Hanxiao Shi1,2, Guodong Zhou1, Peide Qian1 1School of Computer Science & Technology

Soochow University Suzhou, China

e-mail: [email protected]

Xiaojun Li2 2Computer and Information Engineering College

Zhejiang Gongshang University Hangzhou, China

Abstract—In this paper, a dependency tree-based semantic role labeling (SRL) system is proposed. Firstly, this paper introduces current SRL research situation, analyses syntactic tree-based SRL and dependency tree-based SRL comparatively. System accomplishes predicate identification, and automatically creates dependency relation using a dependency parser. Then, system cuts off the nodes which are not related with the predicate using effective pruning algorithm, and proposes additional features based on Hacioglu’s baseline features. Finally, the features are input to Maximum Entropy classifier to determine the corresponding semantic role label. System achieves the F1-measure of 81.95 on the WSJ corpus of the CoNLL’2008 SRL shared task.

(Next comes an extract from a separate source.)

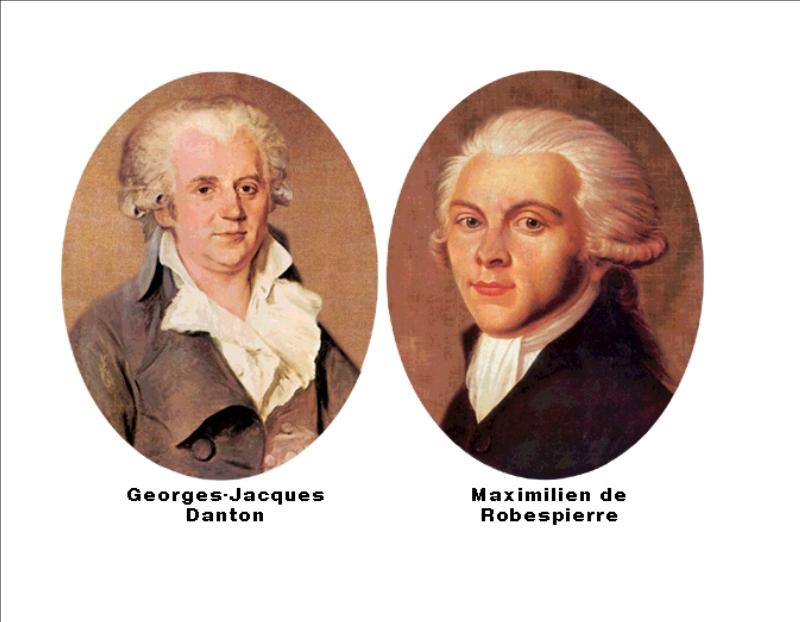 Danton y Robespierre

Keywords- Semantic Role Labeling; Dependency relation; Feature extraction

I. INTRODUCTION Automatic semantic parsing has always been one of the

main goals of natural language understanding. Deep semantic parsing can translate the natural language into the form language, so that computers can communicate with human beings freely. However, because this issue is too complex, the results are not very ideal now. Shallow semantic parsing is a simplified deep semantic parsing. It only labels predicate related constituents with semantic roles in a sentence, such as agent, patient, time, place, and so on. The technique can promote many applications, such as question and answering, information extraction, and machine translation. Semantic role labeling is a way to achieve shallow semantic parsing. It has many advantages, such as clear definition and easy to evaluate. More and more researchers have paid much attention on it in recent years.

At present, the mainstream studies of semantic role labeling focus on the use of a variety of statistical machine learning techniques, the use of all kinds of linguistics features, and to identify and classify semantic roles. Many scholars have paid attention to this research, such as Gildea [1], Surdeanu [2], Xue [3], Pradhan [4], Hacioglu [5], Liu T. [6]. Gildea [1]researched on semantic roles labeling based on syntactic analysis in early days, he presented seven baseline features for classifying roles, such as predicate, phrase type, sub-categorization , parse tree path, position, voice, head word, the system achieved 87% in F1-measure, these results are based on syntactic features computed from hand-corrected PropBank test set. Surdeanu et al [2] introduced a new way of automatically identifying predicate argument

structures, it was based on an extend set of features and inductive decision tree learning. The experimental results were desirable in information extraction. Xue [3] proposed an additional set of features, such as Syntactic frame, Lexicalized constituent type, Lexicalized head word, Voice position combination, and the experiments showed that these features leaded to fairly significant improvements in the tasks. He also proposed a useful pruning algorithm to filter the nodes which are not related with the predicate. The system achieved 88.51% in F1-measure on PropBank test set. Pradhan et al [4] formulated the parsing problem as a multi-class classification problem and used a Support Vector Machine (SVM) classifier. Since the training time taken by SVMs scales exponentially with the number of examples, and about 80% of the nodes in a syntactic tree have NULL argument labels, they found it efficient to divide the training process into two stages, while maintaining the same accuracy: 1) Filter out the nodes that have a very high probability of being NULL; 2) The remaining training data is used to train ONE vs ALL classifiers, one of which is the NULL-NON-NULL classifier. The NON-NULL nodes can then be further classified into the set of argument labels based on baseline features and some new features. The system achieved 87% in F1-measure, these results are based on Chariniak automatic syntactic analysis in PropBank. Liu T. [6] used a Maximum Entropy classifier to achieve 77.13% in F1-measure based on single automatic syntactic analysis.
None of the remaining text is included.